» **Problèmes à résoudre**:
**a)** Recopiez en entier l'article sur l'histoire de France écrite à Alger, sans y changer un seul mot.
**b)** Comptez les lignes des entrées qui contiennent la chaîne « photographer », puis indiquez seulement ce nombre.

» **Document source**:
(article de novembre 2006 : Spécial Point Gauche ! pour les journées de Larrazet)
Pour l’essentiel, les historiens débattent du pourquoi et du comment l’histoire d'Alger a été écrite à Paris. D'où ensuite des débats sans fin sur le bilan positif ou pas de la colonisation. Comme si le rapport entre les deux pays se réduisait seulement à ça !
Je prône depuis longtemps une lecture complémentaire de cette histoire sur la base de cette question
- Et si, depuis 1830, l’histoire de France s'était aussi écrite à Alger ?
II ne s'agit pas de provocation comme vont tenter de le montrer quelques exemples.
1) L'auto-coup d'Etat de 1851 a aussi été possible grâce au général Saint-Arnaud qui ayant gagné ses galons dans les massacres d'Algériens eut aucun mal pour obliger sa troupe à provoquer un massacre parisien.
Bien d'autres militaires suivirent ensuite la même route. Si à l’inverse de 1851, Boulanger et Mac Mahon échouèrent, la marque « Saint-Arnaud » court sur le pays comme une tradition.

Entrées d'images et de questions
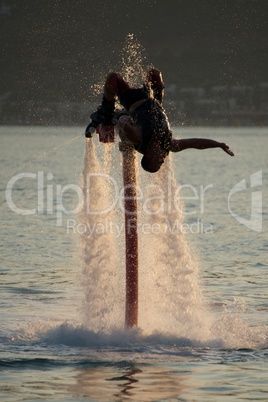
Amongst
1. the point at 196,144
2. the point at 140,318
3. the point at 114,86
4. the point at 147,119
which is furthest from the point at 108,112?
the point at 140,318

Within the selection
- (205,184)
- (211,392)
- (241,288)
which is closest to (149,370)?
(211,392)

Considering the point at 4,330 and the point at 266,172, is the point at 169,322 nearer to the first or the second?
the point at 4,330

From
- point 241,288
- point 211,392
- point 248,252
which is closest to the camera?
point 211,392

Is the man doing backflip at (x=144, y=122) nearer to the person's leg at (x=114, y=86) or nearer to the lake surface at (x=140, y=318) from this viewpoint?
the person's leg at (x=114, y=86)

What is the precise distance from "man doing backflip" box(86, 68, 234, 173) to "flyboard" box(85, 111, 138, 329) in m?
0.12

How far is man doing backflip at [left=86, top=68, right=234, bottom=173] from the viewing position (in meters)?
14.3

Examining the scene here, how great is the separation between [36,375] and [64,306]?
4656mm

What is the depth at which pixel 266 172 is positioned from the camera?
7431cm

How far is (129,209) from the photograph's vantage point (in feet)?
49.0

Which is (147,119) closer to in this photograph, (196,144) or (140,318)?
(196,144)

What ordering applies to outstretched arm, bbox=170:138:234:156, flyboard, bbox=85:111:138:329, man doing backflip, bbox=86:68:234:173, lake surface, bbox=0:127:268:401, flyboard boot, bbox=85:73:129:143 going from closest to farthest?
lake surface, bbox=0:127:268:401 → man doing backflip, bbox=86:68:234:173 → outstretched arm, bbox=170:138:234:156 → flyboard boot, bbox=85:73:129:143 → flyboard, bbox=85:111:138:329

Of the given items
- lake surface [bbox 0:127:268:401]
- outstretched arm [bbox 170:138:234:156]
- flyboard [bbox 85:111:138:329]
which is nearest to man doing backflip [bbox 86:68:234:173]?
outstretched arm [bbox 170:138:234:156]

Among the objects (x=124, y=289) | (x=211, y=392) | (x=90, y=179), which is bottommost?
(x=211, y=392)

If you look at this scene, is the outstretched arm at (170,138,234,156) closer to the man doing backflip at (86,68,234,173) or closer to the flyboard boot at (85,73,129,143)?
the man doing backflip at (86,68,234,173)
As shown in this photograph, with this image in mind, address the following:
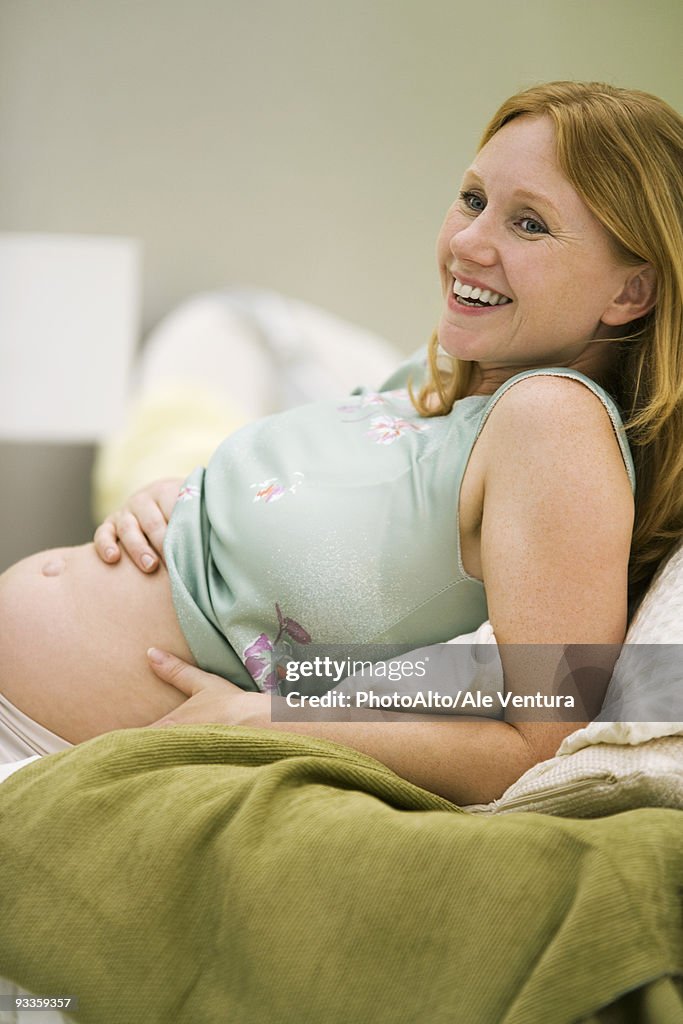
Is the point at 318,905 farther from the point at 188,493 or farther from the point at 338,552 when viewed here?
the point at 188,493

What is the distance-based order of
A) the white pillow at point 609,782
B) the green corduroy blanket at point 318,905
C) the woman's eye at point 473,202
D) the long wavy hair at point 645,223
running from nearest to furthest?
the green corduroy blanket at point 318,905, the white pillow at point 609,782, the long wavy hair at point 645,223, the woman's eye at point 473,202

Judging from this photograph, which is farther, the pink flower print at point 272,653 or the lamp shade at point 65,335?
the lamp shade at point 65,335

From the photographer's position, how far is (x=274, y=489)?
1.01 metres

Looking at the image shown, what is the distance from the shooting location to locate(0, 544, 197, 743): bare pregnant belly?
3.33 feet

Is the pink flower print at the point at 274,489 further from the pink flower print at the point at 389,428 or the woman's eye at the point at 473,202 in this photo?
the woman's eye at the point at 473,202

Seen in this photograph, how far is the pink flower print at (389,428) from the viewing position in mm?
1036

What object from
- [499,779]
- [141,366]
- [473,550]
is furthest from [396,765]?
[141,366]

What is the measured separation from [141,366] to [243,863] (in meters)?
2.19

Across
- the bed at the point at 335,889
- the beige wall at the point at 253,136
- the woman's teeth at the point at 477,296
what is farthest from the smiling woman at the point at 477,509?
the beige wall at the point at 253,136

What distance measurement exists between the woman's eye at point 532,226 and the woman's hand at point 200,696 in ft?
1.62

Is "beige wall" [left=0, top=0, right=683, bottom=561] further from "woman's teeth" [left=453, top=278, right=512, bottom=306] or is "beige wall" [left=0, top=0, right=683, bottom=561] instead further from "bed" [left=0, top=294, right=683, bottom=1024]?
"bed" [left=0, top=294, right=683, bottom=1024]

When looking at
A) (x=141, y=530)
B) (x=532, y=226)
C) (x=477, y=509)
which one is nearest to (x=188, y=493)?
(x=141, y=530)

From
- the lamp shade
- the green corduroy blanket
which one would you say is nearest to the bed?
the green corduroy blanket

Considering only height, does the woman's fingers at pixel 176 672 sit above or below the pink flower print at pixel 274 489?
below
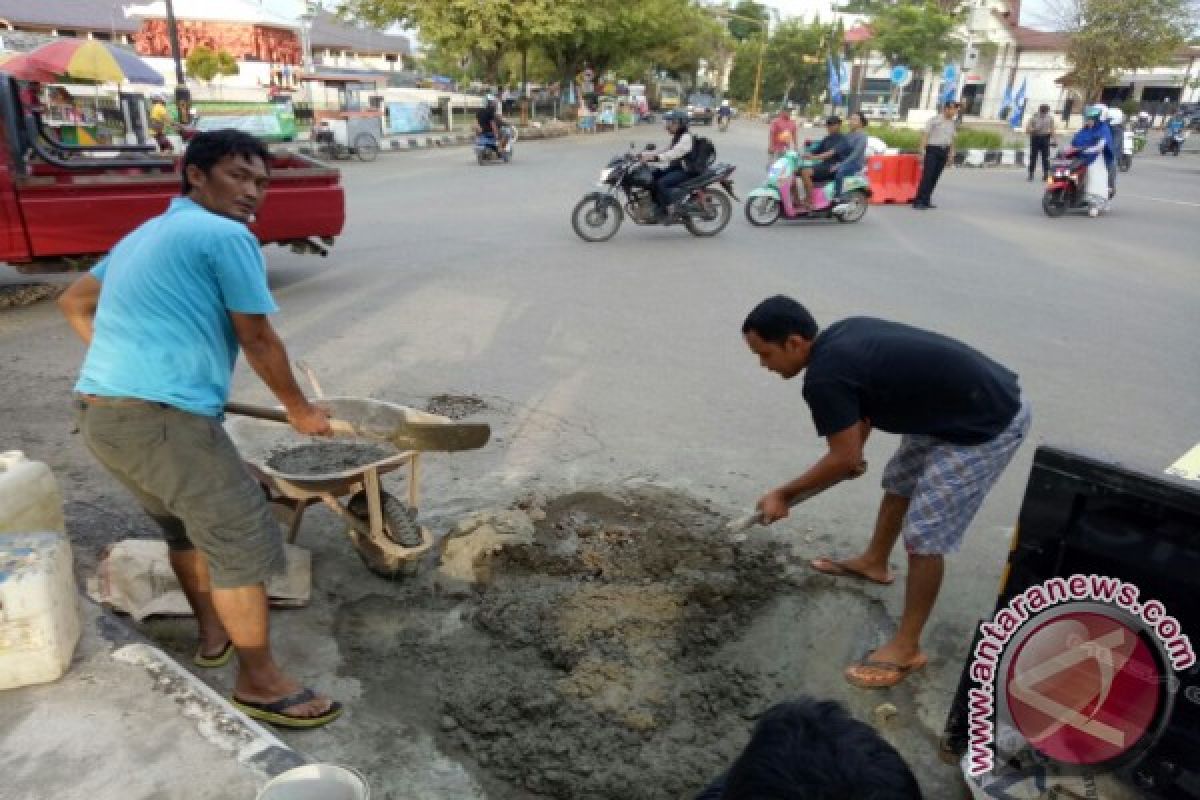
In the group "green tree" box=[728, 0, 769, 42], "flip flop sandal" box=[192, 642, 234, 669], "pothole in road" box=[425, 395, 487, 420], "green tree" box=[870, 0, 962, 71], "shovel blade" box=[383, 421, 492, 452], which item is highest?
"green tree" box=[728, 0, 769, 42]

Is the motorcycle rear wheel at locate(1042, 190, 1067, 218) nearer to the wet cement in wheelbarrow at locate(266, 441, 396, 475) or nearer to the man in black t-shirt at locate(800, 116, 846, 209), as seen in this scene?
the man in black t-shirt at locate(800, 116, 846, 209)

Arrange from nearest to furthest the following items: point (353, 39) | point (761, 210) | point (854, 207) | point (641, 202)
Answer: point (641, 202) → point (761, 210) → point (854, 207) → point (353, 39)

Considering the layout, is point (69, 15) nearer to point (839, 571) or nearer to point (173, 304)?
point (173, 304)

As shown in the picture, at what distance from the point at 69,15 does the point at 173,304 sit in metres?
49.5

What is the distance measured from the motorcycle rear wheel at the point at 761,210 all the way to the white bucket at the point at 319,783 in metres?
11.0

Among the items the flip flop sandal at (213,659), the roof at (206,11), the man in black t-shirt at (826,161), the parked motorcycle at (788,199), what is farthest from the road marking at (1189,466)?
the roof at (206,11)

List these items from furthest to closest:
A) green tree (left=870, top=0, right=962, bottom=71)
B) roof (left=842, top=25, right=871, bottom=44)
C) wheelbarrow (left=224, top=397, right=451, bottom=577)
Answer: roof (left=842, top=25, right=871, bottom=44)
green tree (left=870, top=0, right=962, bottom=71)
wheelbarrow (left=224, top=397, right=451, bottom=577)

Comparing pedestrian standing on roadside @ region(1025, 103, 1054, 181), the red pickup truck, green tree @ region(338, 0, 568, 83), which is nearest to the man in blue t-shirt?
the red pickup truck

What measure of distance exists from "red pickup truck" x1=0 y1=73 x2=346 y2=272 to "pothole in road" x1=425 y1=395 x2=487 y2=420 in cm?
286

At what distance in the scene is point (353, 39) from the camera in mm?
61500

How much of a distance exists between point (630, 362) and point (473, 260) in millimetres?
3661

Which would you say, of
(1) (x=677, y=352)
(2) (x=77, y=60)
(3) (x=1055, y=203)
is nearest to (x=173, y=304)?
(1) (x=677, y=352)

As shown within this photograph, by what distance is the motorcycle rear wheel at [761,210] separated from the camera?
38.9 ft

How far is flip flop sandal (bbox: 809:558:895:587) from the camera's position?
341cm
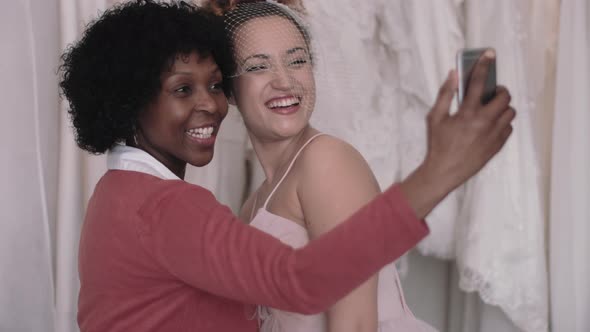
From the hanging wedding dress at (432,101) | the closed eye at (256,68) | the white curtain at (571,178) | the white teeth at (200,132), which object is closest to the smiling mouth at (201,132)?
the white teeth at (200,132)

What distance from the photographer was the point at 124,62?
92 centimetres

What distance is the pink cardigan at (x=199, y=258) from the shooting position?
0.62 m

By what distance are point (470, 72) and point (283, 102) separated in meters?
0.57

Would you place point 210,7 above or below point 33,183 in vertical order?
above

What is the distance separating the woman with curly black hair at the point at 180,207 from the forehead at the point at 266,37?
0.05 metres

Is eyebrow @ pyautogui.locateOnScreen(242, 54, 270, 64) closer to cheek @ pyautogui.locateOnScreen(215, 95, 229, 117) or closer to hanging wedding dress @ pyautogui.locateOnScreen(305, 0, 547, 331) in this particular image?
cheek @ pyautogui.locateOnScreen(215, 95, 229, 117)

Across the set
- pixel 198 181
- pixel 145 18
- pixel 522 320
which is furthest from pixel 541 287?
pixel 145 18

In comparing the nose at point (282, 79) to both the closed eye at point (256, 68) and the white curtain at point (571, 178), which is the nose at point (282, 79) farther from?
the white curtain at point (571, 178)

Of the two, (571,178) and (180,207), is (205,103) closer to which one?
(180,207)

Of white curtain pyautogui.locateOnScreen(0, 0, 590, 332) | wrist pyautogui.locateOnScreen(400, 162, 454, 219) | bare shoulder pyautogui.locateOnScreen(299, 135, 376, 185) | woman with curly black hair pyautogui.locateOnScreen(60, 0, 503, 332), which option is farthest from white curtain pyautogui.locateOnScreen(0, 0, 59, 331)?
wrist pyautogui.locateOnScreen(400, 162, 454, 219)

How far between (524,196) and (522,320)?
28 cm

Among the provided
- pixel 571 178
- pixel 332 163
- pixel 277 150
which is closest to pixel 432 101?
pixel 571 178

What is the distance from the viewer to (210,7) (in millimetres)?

» **Résultats par tâche**:
**a)**
(article de novembre 2006 : Spécial Point Gauche ! pour les journées de Larrazet)
Pour l’essentiel, les historiens débattent du pourquoi et du comment l’histoire d'Alger a été écrite à Paris. D'où ensuite des débats sans fin sur le bilan positif ou pas de la colonisation. Comme si le rapport entre les deux pays se réduisait seulement à ça !
Je prône depuis longtemps une lecture complémentaire de cette histoire sur la base de cette question
- Et si, depuis 1830, l’histoire de France s'était aussi écrite à Alger ?
II ne s'agit pas de provocation comme vont tenter de le montrer quelques exemples.
1) L'auto-coup d'Etat de 1851 a aussi été possible grâce au général Saint-Arnaud qui ayant gagné ses galons dans les massacres d'Algériens eut aucun mal pour obliger sa troupe à provoquer un massacre parisien.
Bien d'autres militaires suivirent ensuite la même route. Si à l’inverse de 1851, Boulanger et Mac Mahon échouèrent, la marque « Saint-Arnaud » court sur le pays comme une tradition.

**b)** 2